▸ **Text excerpt**:
** BEGIN **

Mobile service Korowai Tūmanako help hundreds of sexual abuse cases

Within a decade, hundreds of sexual abuse cases throughout in the Upper North Island have fallen into the lap of mobile service workers of Korowai Tūmanako, many of the volunteers strive to keep the service available for the vulnerable that seek them.

All hands on deck to stop the hands of sexual violence.

Joy Te Wiata says, “It's time that that violence stops. We've seen too many lives harmed.”

Russell Smith adds, “What we're trying to do is stop the harm from happening from the very beginning.”

Korowai Tūmanako is a mobile Māori service provider that supports iwi and families against sexual violence.  Russell Smith says it was time for men to lead this fight against it.

“Men are the ones primarily who commit sexual crimes. For decades we’ve let our women lead the walk and talk on this and it's well over due that we as men need to step up into who we are.”

Joy Te Wiata says, “There's only been a few men, who have had the strength to really step up out there.”

This problem has affected Te Korowai Tūmanako both professionally and personally.

Being the only indigenous service in the southern hemisphere, questions have been raised around the values they practise.

Russell Smith says, “Judge Davis in the North talks about should we be calling ourselves whānau, because the practices of whānau aren't the practices of abuse that we see in the court systems, so we need relations to support each other to be a whānau.”

A Give-a-little page has been set up to help this service continue, they are hoping to raise $5,000 by the end of the Massive march.

** END **

[Lines of data]
** BEGIN **

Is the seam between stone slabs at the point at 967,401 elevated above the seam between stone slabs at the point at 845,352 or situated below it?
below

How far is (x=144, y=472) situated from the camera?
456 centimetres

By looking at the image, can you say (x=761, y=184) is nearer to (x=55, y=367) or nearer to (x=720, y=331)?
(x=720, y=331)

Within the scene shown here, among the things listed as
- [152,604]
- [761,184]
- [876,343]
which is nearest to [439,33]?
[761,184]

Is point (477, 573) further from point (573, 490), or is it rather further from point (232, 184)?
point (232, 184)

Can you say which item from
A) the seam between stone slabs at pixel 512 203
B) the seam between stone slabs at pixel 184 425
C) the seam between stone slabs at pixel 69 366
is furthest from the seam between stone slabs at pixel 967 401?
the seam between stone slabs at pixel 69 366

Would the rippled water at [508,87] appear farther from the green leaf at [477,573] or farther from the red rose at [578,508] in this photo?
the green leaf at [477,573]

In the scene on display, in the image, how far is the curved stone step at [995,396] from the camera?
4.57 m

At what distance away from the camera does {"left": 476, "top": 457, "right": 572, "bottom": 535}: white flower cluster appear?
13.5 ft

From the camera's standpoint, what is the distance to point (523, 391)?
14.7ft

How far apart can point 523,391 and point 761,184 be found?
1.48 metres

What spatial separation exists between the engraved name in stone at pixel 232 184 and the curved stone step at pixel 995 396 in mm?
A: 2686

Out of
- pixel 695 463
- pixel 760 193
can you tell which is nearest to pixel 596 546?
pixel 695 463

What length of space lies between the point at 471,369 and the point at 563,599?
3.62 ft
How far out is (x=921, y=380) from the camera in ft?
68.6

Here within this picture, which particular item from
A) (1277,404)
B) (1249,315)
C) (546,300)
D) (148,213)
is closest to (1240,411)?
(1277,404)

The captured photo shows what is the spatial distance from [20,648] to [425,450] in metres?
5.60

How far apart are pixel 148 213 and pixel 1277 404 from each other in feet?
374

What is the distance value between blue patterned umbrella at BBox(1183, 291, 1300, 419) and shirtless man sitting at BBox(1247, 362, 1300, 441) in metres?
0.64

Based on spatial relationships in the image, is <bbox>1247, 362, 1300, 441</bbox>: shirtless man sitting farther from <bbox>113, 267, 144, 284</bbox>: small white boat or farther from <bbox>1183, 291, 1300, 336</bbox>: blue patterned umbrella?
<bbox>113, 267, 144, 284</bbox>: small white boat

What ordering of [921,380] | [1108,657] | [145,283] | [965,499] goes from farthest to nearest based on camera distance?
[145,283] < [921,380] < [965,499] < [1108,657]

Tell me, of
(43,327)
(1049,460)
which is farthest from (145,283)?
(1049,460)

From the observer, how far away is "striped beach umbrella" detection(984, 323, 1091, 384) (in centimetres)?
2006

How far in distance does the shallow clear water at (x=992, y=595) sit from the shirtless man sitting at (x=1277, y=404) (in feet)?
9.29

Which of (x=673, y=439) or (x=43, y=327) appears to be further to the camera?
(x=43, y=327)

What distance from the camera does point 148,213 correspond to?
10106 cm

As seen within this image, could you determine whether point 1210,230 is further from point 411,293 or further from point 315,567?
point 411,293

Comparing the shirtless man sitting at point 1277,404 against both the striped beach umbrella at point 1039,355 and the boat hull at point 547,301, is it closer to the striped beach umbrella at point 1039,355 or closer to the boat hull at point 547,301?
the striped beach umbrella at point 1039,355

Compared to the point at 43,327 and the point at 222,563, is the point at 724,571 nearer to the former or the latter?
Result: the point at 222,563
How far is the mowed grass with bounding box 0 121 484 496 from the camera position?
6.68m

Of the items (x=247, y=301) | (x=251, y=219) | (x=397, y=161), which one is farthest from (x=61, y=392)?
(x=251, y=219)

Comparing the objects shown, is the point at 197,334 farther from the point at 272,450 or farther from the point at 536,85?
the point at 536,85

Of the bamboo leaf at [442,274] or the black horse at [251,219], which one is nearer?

** END **
** BEGIN **

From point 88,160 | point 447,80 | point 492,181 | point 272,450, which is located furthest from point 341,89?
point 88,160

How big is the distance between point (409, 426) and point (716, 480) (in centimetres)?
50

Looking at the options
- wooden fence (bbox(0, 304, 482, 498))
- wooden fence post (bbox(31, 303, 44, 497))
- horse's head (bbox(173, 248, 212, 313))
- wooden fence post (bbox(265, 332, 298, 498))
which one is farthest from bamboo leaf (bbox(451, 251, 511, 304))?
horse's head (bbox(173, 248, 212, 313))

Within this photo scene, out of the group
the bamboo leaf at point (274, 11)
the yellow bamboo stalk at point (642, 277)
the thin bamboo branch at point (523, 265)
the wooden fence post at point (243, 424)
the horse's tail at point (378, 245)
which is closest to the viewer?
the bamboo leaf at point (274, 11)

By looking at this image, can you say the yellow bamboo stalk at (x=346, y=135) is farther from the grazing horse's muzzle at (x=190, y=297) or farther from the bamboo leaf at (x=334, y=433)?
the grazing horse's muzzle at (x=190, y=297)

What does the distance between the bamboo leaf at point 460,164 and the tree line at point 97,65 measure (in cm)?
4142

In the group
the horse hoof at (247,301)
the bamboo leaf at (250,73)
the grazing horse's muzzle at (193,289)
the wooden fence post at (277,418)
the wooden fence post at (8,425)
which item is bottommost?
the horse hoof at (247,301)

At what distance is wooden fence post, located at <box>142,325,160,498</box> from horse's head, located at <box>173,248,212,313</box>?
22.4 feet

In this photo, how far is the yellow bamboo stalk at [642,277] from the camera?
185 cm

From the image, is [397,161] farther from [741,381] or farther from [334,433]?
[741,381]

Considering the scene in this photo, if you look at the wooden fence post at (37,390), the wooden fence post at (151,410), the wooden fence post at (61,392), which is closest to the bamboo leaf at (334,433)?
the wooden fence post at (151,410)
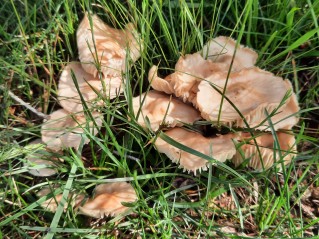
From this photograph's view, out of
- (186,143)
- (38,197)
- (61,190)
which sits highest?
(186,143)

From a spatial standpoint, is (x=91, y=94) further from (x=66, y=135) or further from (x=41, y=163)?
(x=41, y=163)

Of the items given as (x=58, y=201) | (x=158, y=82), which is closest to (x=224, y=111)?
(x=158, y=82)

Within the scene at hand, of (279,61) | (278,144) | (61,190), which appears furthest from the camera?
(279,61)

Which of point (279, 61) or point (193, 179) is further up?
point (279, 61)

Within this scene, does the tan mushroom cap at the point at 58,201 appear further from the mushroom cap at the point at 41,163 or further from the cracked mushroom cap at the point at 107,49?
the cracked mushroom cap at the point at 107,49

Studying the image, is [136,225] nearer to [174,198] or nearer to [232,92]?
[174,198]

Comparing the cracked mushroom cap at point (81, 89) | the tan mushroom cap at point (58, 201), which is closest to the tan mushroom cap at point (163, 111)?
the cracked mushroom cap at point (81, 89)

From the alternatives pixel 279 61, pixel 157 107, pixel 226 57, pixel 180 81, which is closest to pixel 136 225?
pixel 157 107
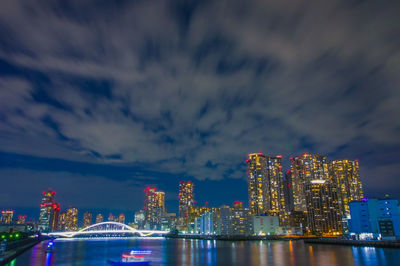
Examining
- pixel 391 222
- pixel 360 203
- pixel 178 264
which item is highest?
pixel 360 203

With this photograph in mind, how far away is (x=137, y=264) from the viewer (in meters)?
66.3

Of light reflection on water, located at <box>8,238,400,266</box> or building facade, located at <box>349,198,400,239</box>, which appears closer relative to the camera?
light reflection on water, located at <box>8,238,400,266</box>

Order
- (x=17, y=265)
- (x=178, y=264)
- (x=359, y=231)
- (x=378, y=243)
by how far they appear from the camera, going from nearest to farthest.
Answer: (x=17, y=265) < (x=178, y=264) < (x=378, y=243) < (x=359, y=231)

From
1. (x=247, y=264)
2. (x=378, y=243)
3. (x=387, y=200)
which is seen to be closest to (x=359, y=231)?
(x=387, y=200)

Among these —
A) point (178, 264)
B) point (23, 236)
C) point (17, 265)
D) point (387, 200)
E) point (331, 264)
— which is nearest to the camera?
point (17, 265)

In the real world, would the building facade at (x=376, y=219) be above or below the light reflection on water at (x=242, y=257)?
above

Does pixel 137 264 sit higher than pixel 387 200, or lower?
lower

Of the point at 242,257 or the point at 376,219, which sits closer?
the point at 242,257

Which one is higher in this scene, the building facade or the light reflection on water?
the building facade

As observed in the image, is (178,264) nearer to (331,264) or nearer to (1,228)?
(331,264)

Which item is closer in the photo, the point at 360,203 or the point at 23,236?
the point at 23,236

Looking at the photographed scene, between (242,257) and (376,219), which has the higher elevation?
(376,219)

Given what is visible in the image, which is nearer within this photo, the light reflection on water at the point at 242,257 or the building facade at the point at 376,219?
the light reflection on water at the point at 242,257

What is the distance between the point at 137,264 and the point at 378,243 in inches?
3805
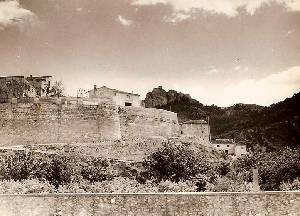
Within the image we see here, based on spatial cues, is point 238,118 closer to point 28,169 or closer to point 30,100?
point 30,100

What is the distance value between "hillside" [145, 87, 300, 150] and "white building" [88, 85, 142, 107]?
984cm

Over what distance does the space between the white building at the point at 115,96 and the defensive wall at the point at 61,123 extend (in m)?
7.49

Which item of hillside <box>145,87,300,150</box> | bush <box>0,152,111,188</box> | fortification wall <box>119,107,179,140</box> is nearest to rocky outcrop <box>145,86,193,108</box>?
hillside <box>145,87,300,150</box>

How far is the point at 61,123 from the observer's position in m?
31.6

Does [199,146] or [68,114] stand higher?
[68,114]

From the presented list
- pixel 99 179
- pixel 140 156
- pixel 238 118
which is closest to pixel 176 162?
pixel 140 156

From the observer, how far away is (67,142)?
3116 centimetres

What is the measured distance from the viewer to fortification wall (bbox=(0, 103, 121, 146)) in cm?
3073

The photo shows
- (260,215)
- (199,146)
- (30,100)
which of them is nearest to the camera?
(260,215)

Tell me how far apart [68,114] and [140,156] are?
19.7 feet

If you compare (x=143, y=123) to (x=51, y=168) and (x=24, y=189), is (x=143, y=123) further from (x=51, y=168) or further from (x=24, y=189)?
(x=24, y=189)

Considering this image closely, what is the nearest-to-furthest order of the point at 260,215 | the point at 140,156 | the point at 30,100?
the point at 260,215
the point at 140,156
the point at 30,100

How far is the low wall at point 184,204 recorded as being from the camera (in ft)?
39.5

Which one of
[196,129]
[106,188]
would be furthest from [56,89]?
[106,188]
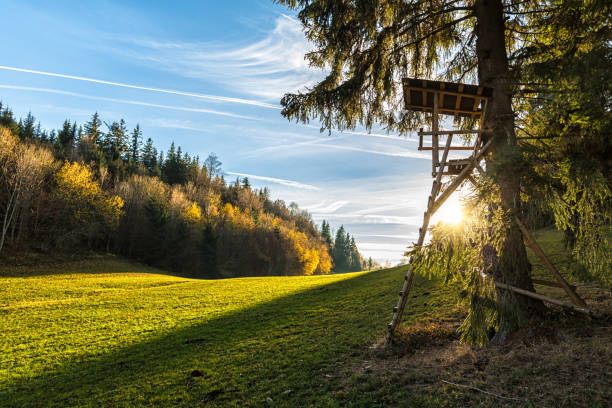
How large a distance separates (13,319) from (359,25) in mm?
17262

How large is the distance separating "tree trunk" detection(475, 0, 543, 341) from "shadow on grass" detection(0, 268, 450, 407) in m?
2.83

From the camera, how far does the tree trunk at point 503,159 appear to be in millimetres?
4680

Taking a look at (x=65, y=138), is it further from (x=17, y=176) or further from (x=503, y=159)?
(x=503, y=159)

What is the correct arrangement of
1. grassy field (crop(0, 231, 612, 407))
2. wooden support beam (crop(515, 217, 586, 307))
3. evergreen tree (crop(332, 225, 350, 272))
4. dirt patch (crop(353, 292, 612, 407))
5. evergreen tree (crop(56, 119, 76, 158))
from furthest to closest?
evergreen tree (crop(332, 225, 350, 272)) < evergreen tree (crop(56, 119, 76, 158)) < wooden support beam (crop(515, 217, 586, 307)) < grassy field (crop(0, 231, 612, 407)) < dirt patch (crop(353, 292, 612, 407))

** END **

Name every person mentioned by name in the article about Korowai Tūmanako.

Joy Te Wiata, Russell Smith, Judge Davis